The day started like a normal Monday, albeit a cold one, which meant that the interior of the truck promptly fogged up when I began driving it to work even though it had been warming up in the driveway for several minutes. By the time I got to the parking lot behind the store, I could only see through the bottom 6 inches of the windshield. Thinking I would save time by not driving all the way to the end of the parking lot before turning around to park on the other side, I turned the wheel sharply to head over to a parking spot only to discover a previously invisible snow bank on my left side. Oops. And I immediately discovered how embarrassing it is to become high-centered in a four-wheel drive.

How do things like that happen? I have no good answer except that sometimes even smart people have fits of idiocy and inattention. And then we have to swallow our pride and admit that we need other people who were paying attention to save us from ourselves. So, my boss ended up towing me out of the snow, and I drove to the end of the parking lot where I turned around safely to come back and park properly in a parking space like I should have done in the first place. Sometimes you just have to laugh at yourself, don't you?

I noticed the other day while looking at one of my nativity sets that a particular wiseman has rather a condescending pose - almost as though he didn't entirely approve of the rude and humble circumstances of his king's birth. I'm sure it would have been a far more decorous occasion had he been in on the planning. But he wasn't. And that's kind of the point, isn't it? No matter how much we think we know, or how competent we believe we are, very little in the day to day circumstances of our life is really in our control.

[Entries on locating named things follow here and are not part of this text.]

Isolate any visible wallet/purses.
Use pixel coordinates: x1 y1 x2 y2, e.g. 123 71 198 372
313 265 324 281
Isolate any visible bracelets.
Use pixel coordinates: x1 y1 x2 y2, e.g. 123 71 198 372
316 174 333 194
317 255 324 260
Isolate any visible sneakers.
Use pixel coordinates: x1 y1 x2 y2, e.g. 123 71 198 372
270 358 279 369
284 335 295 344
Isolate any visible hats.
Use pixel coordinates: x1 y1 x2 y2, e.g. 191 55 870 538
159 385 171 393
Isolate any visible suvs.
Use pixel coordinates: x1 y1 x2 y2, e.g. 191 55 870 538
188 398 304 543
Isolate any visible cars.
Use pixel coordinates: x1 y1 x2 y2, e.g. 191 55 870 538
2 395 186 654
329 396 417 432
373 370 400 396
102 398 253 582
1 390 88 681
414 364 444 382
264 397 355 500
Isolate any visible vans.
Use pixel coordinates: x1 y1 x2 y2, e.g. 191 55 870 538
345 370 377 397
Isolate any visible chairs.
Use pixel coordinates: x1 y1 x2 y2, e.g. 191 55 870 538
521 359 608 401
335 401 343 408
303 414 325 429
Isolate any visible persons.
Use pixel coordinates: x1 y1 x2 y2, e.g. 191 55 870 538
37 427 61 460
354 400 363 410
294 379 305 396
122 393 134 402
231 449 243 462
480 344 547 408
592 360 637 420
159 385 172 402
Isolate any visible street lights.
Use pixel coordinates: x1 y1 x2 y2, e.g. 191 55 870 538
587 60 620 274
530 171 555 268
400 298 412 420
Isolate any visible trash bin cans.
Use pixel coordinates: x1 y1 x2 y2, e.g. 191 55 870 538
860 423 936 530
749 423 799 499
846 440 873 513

So, I will be remembering the "superior" wiseman the next time I think I have any wisdom in my particular circumstances. I will try to remember not to stand idly by judging events without any form of omniscience. Because even though our Lord and Savior knows everything, he still has time for each of us in our corrupted, tarnished state. He takes us in our broken state and loves us back to perfection. The least I can do is try to make his job a little easier sometimes by taking pride out of the equation.